Artificial intelligence is no longer just another layer of software. It is rapidly becoming the foundation of modern computing itself.
That message was unmistakable on Wednesday night as Lenovo hosted its annual Tech World event at the Sphere, Las Vegas’s landmark venue opened in September 2023. The scale of the setting matched the ambition of the message: the Sphere stands 366 feet high and 516 feet wide, spans 875,000 square feet, seats 18,600 people, and features a sound system of 167,000 individually amplified loudspeakers.

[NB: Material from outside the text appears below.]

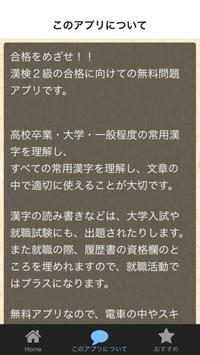 漢検2級問題 漢字検定対策無料アプリ apk screenshot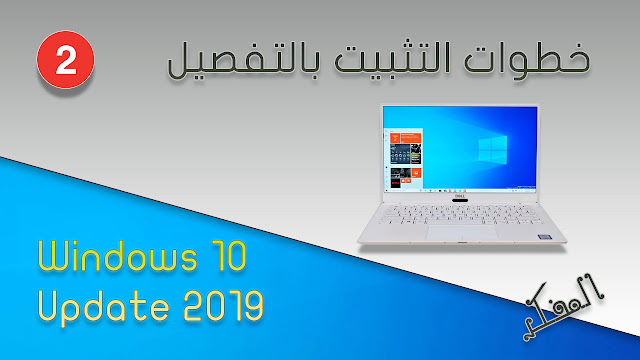 How to Install Windows 10 new version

Built over five years at a cost of $2.3 billion, it has quickly become one of the most technologically advanced entertainment venues in the world.
Against this backdrop, Lenovo Chairman and CEO Yuanqing Yang welcomed an extraordinary lineup of global technology leaders and partners to the stage, including Jensen Huang, founder and CEO of NVIDIA; Lip-Bu Tan, CEO of Intel; Cristiano Amon, president and CEO of Qualcomm; Dr. Lisa Su, chair and CEO of AMD; Yusuf Mehdi, executive vice president and consumer CMO of Microsoft; Angelina Gomez, Motorola’s head of software marketing; Jennifer Koester, president and CEO of Sphere; and Gianni Infantino, president of FIFA.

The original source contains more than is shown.